BEGIN Extracted data
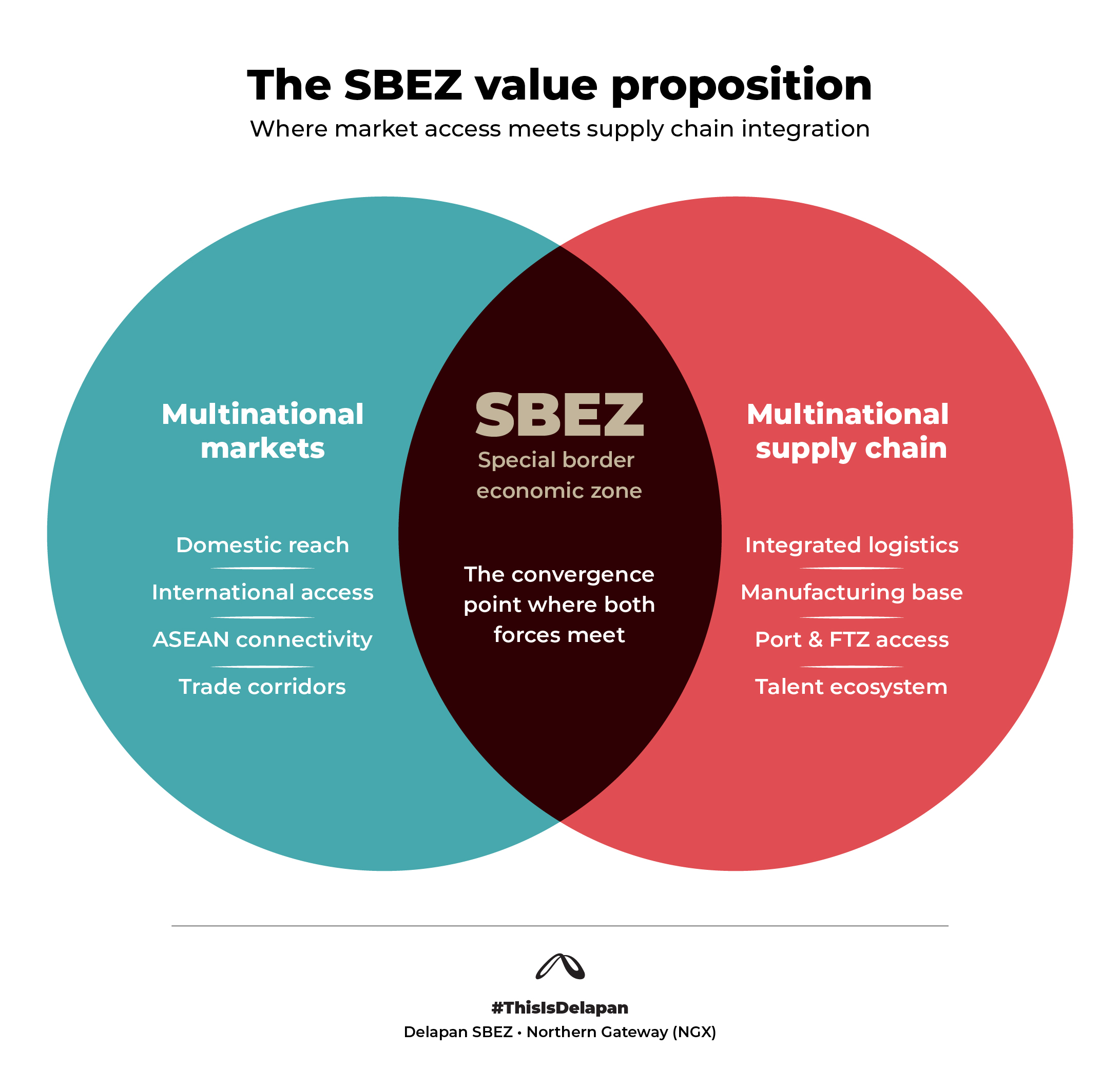 The SBEZ value proposition

Where market access meets supply chain integration

Multinational markets

Domestic reach

International access

ASEAN connectivity

Trade corridors

SBEZ

Special border economic zone

The convergence point where both forces meet

Multinational supply chain

Integrated logistics

Manufacturing base

Port & FTZ access

Talent ecosystem

#ThisIsDelapan

Delapan SBEZ • Northern Gateway (NGX)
END Extracted data
- [Directions for this task]:
Find and copy each line above holding "access".

- [Solution for this exercise]:
Where market access meets supply chain integration
International access
Port & FTZ access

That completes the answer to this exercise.